_What you should do:_ In the entries that follow, find the line containing "墙壁壁角朽烂 免版税库存图片" and the line containing "Fall Season Wallpaper", then copy exactly everything from the first through the second except the pictures.
Information shown below:
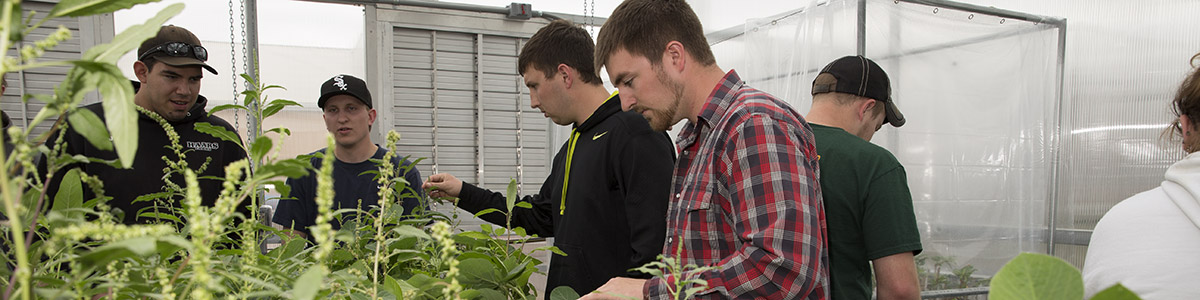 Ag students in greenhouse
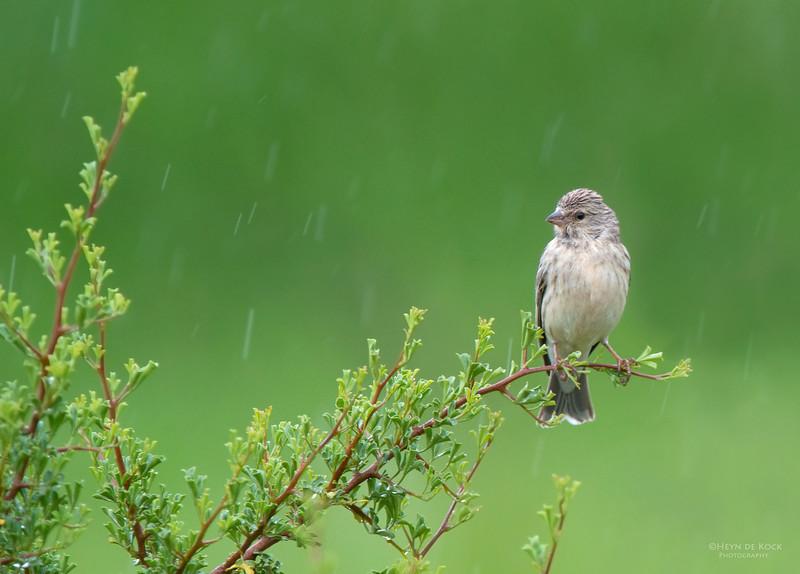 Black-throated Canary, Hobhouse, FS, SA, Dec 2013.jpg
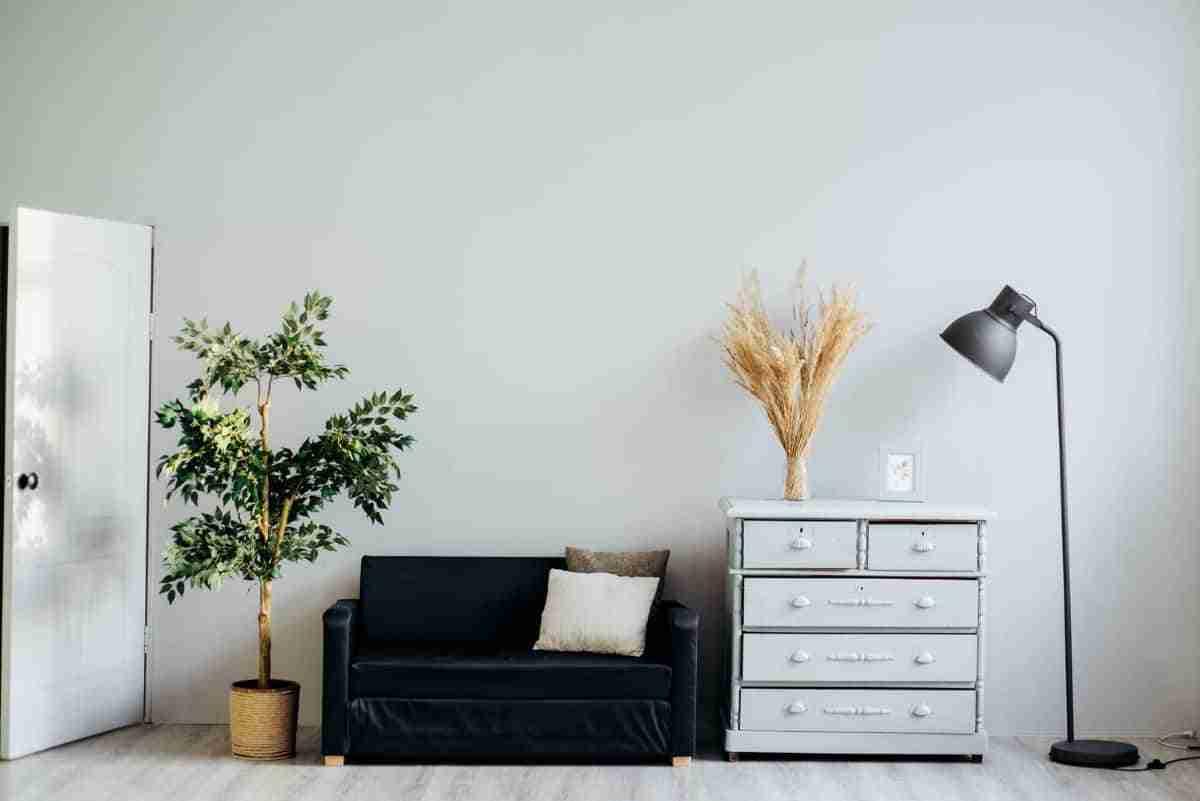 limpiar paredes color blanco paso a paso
End of Information shown.
Information shown below:
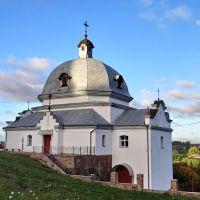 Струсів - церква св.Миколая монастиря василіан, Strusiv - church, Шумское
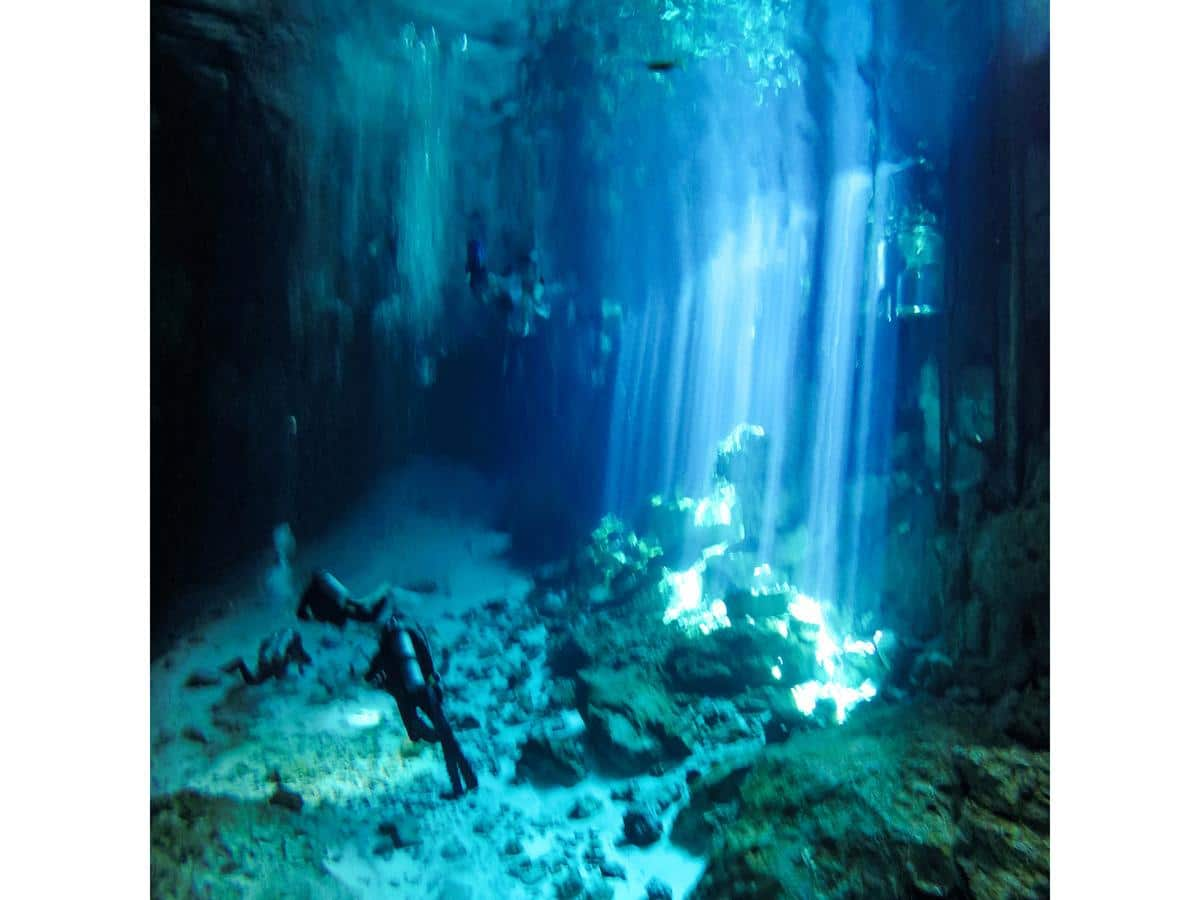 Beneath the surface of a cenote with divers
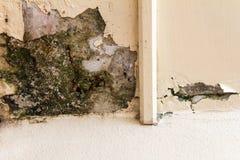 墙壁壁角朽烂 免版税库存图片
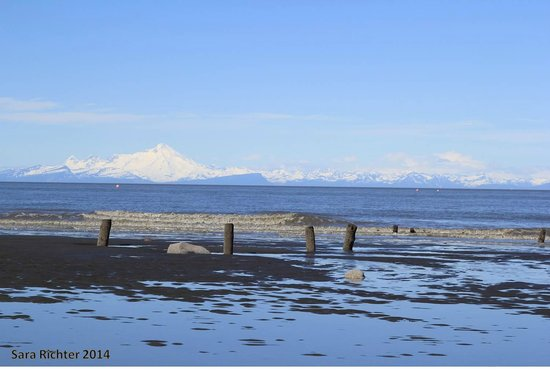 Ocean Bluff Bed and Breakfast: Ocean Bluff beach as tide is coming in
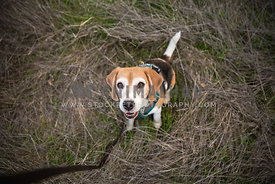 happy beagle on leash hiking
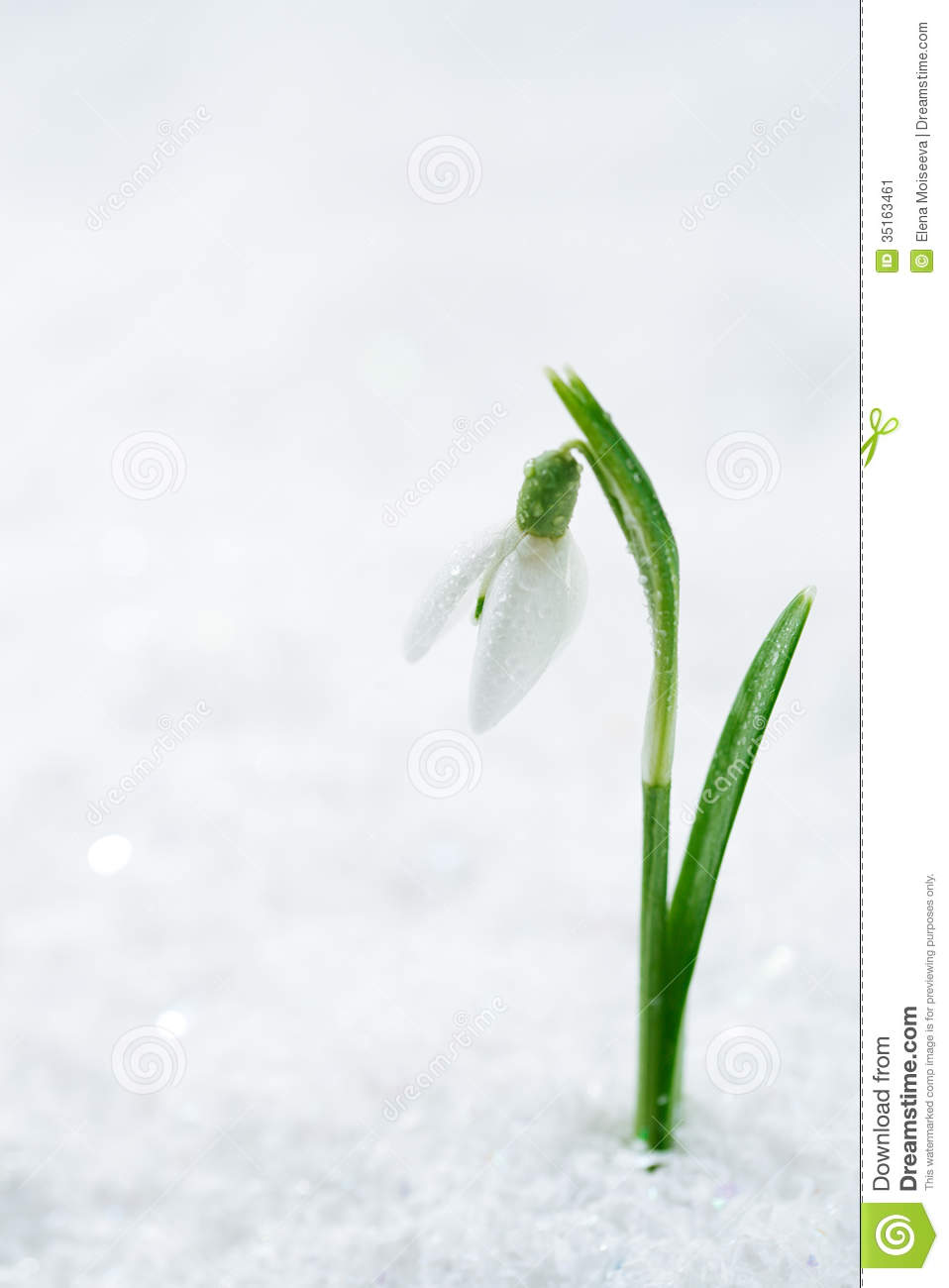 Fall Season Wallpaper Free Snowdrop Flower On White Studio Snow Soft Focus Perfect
End of Information shown.
Information shown below:
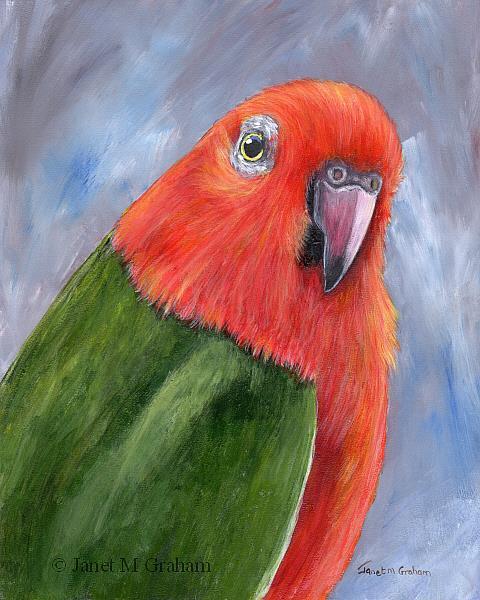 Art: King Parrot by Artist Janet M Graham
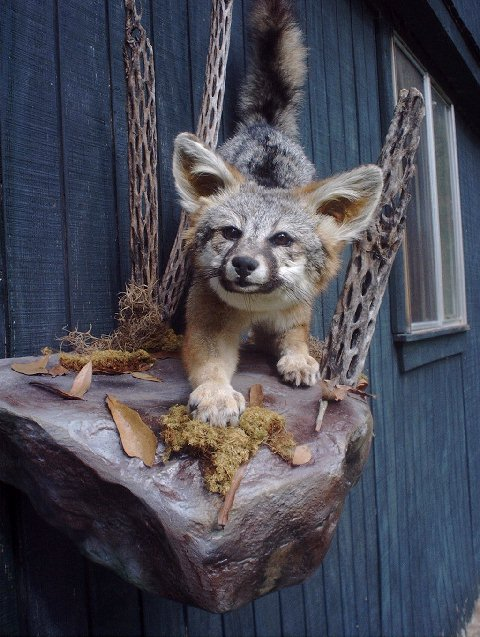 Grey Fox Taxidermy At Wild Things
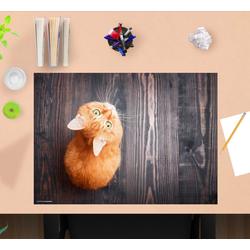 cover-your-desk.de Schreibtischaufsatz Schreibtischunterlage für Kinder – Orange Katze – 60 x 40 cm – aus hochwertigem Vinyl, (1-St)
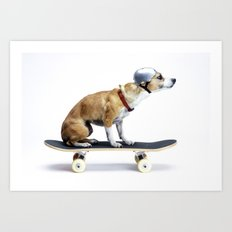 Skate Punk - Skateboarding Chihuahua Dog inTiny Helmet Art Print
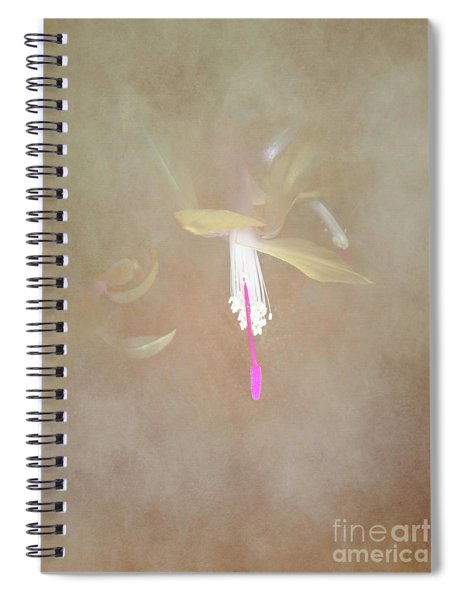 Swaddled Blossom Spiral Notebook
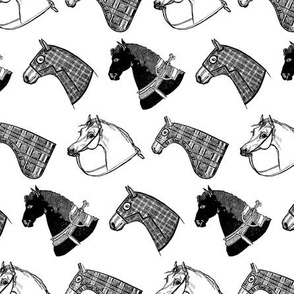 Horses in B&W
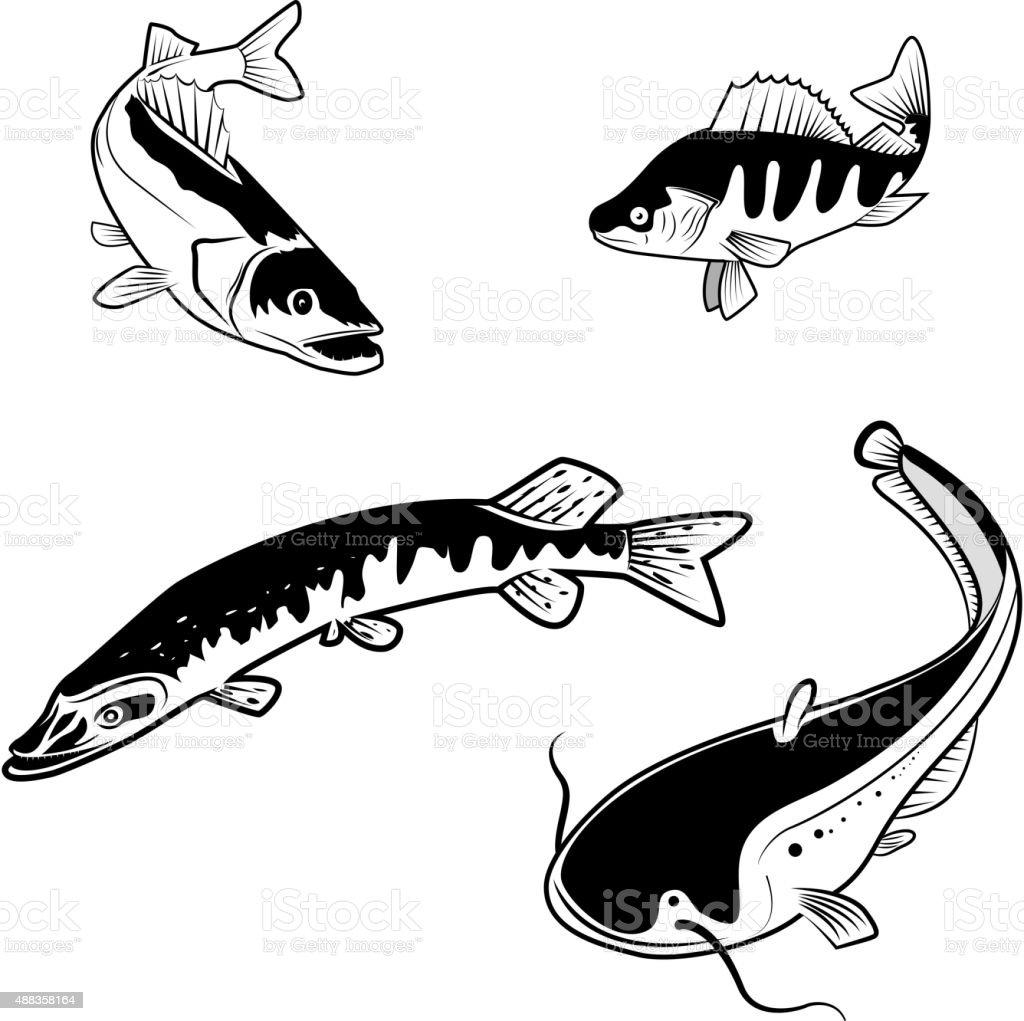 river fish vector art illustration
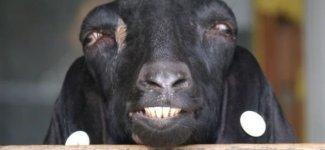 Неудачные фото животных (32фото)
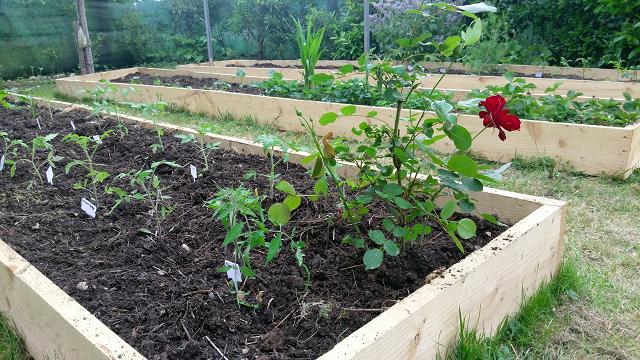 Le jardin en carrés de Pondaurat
End of Information shown.
_The answer:_
 墙壁壁角朽烂 免版税库存图片
 Ocean Bluff Bed and Breakfast: Ocean Bluff beach as tide is coming in
 happy beagle on leash hiking
 Fall Season Wallpaper Free Snowdrop Flower On White Studio Snow Soft Focus Perfect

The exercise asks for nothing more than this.